E-cigarettes are battery-powered devices that heat flavored, nicotine-laced liquid, turning it into a vapor that the user inhales, or “vapes.” The flavors can come in a wide range, from mango to margarita to mocha.

The FDA’s authority to regulate the products stems from a 2009 law that gave the agency broad power over traditional cigarettes, as well as jurisdiction over other tobacco-related products.

In recent weeks, the e-cigarette industry has gotten support from some public health experts. In late April, a group of tobacco-control experts, writing in the journal Addiction, urged the FDA to be “open-minded” about e-cigarettes, saying that the products are more beneficial than harmful and can result in a reduction in traditional smoking.

“We’re concerned the FDA, which has asserted its right to regulate e-cigarettes, will focus solely on the possibility that e-cigarettes and other vapor nicotine products might act as a gateway to cigarette use,” David Levy, the lead author and a professor in the department of oncology at the Georgetown Lombardi Comprehensive Cancer Center, said at the time.

He added that the “big picture tells us that these products appear to be used mostly by people who already are or who are likely to become cigarette smokers.”

And recently, the Royal College of Physicians concluded that e-cigarettes were likely to be beneficial to public health in Britain.

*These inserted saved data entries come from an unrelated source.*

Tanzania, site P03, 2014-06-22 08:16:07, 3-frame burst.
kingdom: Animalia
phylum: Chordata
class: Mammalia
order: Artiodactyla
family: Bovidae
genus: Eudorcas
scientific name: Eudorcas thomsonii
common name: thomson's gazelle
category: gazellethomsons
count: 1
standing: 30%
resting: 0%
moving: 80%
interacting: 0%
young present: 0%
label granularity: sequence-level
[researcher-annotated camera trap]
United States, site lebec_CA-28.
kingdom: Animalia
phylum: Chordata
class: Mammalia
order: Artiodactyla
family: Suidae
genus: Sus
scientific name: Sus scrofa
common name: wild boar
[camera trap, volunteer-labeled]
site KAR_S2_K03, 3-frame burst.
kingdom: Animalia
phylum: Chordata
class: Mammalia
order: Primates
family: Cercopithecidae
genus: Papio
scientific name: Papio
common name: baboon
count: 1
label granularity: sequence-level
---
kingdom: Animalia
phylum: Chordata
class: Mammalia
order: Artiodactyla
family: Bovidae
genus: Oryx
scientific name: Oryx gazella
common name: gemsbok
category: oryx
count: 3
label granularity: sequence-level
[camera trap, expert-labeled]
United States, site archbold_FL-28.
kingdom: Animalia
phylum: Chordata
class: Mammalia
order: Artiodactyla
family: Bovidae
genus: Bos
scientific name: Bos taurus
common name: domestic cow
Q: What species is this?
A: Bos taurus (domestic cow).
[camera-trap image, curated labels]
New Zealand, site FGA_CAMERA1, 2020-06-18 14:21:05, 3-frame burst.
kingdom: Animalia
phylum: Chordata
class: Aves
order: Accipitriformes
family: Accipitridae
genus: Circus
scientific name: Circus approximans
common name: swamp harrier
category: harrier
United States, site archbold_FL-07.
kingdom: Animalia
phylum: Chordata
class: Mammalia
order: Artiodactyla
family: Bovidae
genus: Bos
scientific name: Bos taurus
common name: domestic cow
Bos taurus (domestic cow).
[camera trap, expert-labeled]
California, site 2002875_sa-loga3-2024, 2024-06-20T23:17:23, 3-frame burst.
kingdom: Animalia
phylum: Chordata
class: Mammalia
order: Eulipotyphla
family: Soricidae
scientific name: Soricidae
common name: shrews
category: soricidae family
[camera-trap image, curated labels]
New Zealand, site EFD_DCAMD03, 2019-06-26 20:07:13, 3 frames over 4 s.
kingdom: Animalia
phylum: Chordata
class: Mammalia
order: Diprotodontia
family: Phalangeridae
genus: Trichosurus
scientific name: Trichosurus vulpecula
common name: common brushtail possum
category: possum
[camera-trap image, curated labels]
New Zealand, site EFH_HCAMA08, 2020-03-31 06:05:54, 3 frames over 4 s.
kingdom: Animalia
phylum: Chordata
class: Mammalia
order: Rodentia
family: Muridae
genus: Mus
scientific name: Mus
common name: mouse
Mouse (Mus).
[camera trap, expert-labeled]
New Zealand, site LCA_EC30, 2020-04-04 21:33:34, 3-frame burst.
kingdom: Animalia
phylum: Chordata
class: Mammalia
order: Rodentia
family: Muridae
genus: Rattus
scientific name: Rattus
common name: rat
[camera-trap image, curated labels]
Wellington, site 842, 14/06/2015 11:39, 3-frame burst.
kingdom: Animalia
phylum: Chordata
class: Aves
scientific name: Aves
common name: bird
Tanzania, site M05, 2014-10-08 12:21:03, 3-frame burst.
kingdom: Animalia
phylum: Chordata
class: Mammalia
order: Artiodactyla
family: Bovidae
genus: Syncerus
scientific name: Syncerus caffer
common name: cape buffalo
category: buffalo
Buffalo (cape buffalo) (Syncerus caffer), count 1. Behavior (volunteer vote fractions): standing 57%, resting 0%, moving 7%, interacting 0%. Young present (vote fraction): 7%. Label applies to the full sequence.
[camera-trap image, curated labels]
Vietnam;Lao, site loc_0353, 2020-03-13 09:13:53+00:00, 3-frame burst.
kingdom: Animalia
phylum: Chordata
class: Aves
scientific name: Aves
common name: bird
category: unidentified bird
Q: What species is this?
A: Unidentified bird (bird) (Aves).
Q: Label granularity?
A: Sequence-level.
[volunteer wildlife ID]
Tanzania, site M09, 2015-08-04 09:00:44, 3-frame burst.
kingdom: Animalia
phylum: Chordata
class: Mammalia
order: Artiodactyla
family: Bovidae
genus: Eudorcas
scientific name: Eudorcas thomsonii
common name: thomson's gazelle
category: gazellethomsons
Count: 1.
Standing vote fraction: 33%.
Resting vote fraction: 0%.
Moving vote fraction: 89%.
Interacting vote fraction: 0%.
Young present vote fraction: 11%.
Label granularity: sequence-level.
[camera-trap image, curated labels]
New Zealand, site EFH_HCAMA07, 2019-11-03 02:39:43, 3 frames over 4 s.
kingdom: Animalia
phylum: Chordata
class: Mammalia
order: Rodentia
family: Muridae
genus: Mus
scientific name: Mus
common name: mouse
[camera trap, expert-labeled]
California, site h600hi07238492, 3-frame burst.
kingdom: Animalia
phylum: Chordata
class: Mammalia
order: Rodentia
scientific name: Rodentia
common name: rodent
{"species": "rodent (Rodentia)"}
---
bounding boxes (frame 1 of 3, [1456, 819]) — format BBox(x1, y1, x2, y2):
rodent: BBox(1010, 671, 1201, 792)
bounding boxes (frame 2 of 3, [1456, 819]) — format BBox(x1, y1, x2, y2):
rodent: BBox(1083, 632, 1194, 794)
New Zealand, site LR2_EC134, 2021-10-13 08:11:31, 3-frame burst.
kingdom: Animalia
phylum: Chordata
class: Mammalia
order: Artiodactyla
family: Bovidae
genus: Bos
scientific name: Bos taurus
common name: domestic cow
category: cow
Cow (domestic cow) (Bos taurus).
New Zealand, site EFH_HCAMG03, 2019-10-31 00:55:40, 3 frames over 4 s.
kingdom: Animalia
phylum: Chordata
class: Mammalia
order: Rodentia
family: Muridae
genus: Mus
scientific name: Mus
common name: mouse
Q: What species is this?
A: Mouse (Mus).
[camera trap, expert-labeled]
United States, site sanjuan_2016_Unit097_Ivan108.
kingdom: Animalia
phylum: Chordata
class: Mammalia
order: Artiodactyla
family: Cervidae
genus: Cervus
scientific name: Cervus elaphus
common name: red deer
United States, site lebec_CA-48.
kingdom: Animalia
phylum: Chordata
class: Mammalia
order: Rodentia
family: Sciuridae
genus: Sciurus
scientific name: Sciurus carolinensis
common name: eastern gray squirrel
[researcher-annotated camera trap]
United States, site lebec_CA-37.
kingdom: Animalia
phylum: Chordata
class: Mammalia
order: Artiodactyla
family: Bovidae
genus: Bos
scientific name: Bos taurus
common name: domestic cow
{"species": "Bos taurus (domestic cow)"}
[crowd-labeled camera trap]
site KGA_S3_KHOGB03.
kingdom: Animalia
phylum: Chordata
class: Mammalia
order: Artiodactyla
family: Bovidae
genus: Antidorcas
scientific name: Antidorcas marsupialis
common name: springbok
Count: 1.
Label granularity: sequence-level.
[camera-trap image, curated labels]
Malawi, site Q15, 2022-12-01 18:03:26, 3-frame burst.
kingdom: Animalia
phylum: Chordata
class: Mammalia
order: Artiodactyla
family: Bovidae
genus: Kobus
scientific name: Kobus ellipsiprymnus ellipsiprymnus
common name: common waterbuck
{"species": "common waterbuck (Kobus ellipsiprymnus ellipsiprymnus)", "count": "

But many anti-smoking advocates disagree. They say that e-cigarettes could be harmful, that the long-term health risks are unknown and that companies are marketing their products to younger and younger teens. They say the companies are using the same tactics and themes that the traditional cigarette makers used years ago.

The number of middle and high school students using electronic cigarettes tripled between 2013 and 2014, according to a study by the Centers for Disease Control and Prevention.